A recipient of numerous prestigious awards and honours like the Padma Bhushan, Padma Shri and Lalit Kala Akademi Award for his artistry, Goan artist Laxman Pai lived to the ripe old age of 95 before his demise just last year in March, at his home in Goa’s Dona Paula. He was born on January 21, 1926 in the beautiful coastal climes of Margao.
While Pai went on to study at the Sir JJ School of Art in Mumbai, and taught there as well, his initial tryst with art, it is reported, began at his uncle’s Mauzo Photo Studio in native hometown, where he would touch up black-and-white photographs with paint.
Incidentally, in his youth, it is well known that Pai was actively involved in the Goa liberation movement — he was even arrested thrice by the Portuguese colonials and beaten by the Portuguese police. Some say that was the reason he was sent to Mumbai by his parents. While he studied in the bustling financial capital from 1943 to 1947, the fire in his belly still simmered, it seems, as he offered satyagraha outside the Margao police station in 1946.

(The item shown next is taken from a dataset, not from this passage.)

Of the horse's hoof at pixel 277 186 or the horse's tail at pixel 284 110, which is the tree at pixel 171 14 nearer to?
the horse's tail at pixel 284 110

The rebel in Pai also came through on other fronts. Pai participated in the activities of the Bombay Progressive Artists’ Group in the mid-1900s, although he did not become its member. He once recalled that a nude painting by prominent artist and contemporary FN Souza was objected to by the then Chief Minister of Bombay State, Morarji Desai. Pai’s association with Souza led to his demotion, and when Pai wrote to the Sir JJ School of Art about it and declined to drop accusations against the Director, he was reportedly expelled.
Thereafter, SH Raza — who was then in Paris — arranged for Pai to visit, where the latter studied fresco and etching at the prestigious École des Beaux-Arts, going on to reside in the French capital for a decade. He was influenced by Mark Chagall, Paul Klee and Joan Miro during this period. He also learned Rosenthal porcelain art in Germany. Later in life, Pai also served as the principal of Goa College of Art from 1977 to 1987.
Of his art, it is said that initially and over time, Pai was largely inspired by Goan subjects, Indian miniatures and ancient Egyptian sculptures. He is also said to have based many paintings on different ragas of Indian classical music, wielding the brush as he listened to Kumar Gandharv, Bhimsen Joshi and Kishori Amonkar. In fact, he used to play the sitar and flute himself.
His paintings are known for their vibrant, bold, bright hues and inspirations found in nature and the environment. It is said that for him, “art was pure spiritual expression”. Eazel describes his pieces as evocative of an “eclectic intermingling of the traditional and the modern… Bright exuberant colours, the structural use of line, and diagrammatic figuration are key aspects of his style.” They also say his art brought “the spirit of the native into the realm of modern art”. His art, to the average eye, is vibrant, chaotic, yet inimitable in its clarity.
Pai has more than 110 one-man shows across the globe — London, Munich, Hanover, Stuttgart, New York City, Bremen, San Francisco, Bangkok, Kuala Lumpur, Singapore, New Delhi, Mumbai, Kolkata, Goa and São Paulo. He also participated in numerous Biennials in Paris, Tokyo, Sao Paulo. Today, his art is on display at Ben and Abby Grey Foundation, New York Public Library, Berlin Museum, Museum of Modern Art, Paris, Madras Museum, Nagpur Museum, National Gallery of Modern Art, New Delhi, and Punjab University Museum.